Early signs, however, are that the Governor is off to a good start in transitioning California away from its oily past. As the Governor rightly recognized with his swift actions, conflicts of interest cannot be tolerated. The Governor also came out swinging against the Trump Administration’s plan to open California public lands up to fracking.
In the bigger task of transforming California’s energy systems, the Governor clearly recognizes both California’s current economic tie to oil production and the benefit of moving away from it. Visiting the Cymric spill, he remarked, “I want to begin that transition (away from petroleum) and I want to do it thoughtfully.” The Governor stated during the budget process that his draft “recognizes the need for careful study and planning to decrease demand and supply of fossil fuels, while managing the decline in a way that is economically responsible and sustainable.” The final budget sets aside $1.5 million to study ways to reduce both petroleum supply and demand.
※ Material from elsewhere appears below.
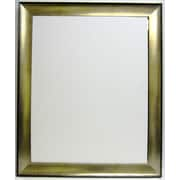 41 x 29 Beveled Transitions Wall Mirror, Silver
With the legislature adjourned for the year, the Governor has additional chances to demonstrate his commitment to a modern approach to California’s oil industry, one aligned with the state’s climate goals. Several bills now on the Governor’s desk or making their way there take foundational steps toward that end, and we are hopeful he will sign them. AB 1440, authored by Asm. Levine, cleans up archaic language in the DOGGR and State Lands Commission authorizing statutes that call for the agencies to maximize oil production, making clear that protecting the public must take precedence. AB 1057, authored by Asm. Limón and SB 551, authored by Senator Jackson, would both help ensure that oil well operators provide enough financial security so that taxpayers don’t have to foot the bill for well decommissioning. AB 1057 would additionally re-focus DOGGR toward public protection by changing its name to Geologic Energy Management Division (Cal-GEM), and specifying agency purposes pertaining to protection of health and the environment, including greenhouse gas reduction. And AB 936, authored by Asm. Robert Rivas, provides heightened spill planning requirements for heavy “nonfloating” oil, to help make sure oil flowing to California’s refineries does not foul our precious coastline. This bill also includes important transparency provisions to inform the public of the volume and routes of oil transport through our state.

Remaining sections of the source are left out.